I have read all these articles about how fast cassandra can be, for example single row read can take about 5ms.

So far i didn't care to much about my website speeds, but as the site grew bigger some pages started to require quite a few queries, for example one page requires to read 5 different tables and around 50 different rows, and so I have noticed that it takes from 0.7 sec to 2.0 secs which is really slow, so i took a closer look and found out that single query takes about 150ms.

The table that I'm testing is almost empty so size can't be an issue. I have installed APC and it did not help.

I am using PHPCassa and thrift comes along with this library.

Are these speeds normal, maybe php is just not fast enough? What could i do to improve this situation?

Note, I understand that running so many queries is to much and cassandra is optimized for writes not reads, but in some situations I can't find a way to put data in a single table/row.

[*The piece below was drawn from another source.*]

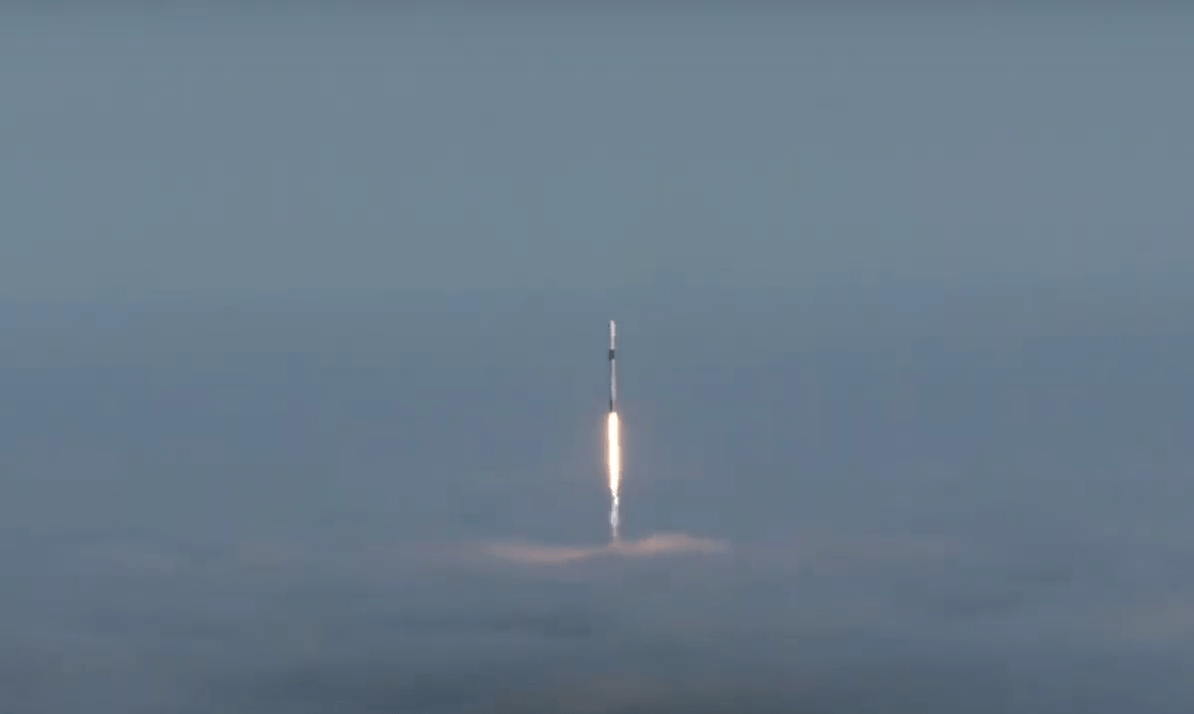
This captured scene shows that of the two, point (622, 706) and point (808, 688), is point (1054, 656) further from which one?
point (622, 706)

EDIT I have just found out about optional C extension which should improve performance, and indeed it does, now single row read takes from 50ms to 100ms so that's a major improvement, thou still far away from those 5ms

EDIT2 Sorry for not updating my question with more information, but i have been very busy, and I have actually solved this problem, now 10 row reads from 4 different tables takes just 0.073158 s and average read time is just 0.005575 s so it's way more then I have expected to achieve. For those who are facing the same problem these are the things i would suggest to do:

  • Install optional C extension, steps to do that can be found here
  • Install APC
  • Make sure that right java version is installed, this could be causing slowdown
  • After installing all these things don't just restart apache, restart the whole server, I didn't do that at first and I only noticed this major speed improvement only after server restart
1
Actually a single row read in Cassandra can be much faster than 5ms; in fact I would say 5ms is slow for Cassandra. To help you we'll need to know your data model, query pattern, and cluster configuration.rs_atl
+1, the info that @rs_atl asked for is really needed to make any good suggestions here.Tyler Hobbs
Hi , had you have have any problem with cassndra yet ?Ata
Also how much row you had ?Ata
@Ata No so far it's working perfectly. I had few hundreds maybe, I'm trying to use as many wide rows as possible, but soon i will try to run few tests with a lot of rows to see what happens.Linas

1 Answers

1
votes

This still doesn't explain why a column family that is mostly empty performs worse than others. Next time you face that issue, you should give us how you use this table and what kind of query gave you bad performances.

Just a guess: Does this column family contains some frequently deleted data? Because the actual deletion for deleted (tombstoned) values takes a GcGracePeriod of 10 days by default.

So you might face some issues if you perform a lot of writes, reads and deletes on a lot of columns on the same keys.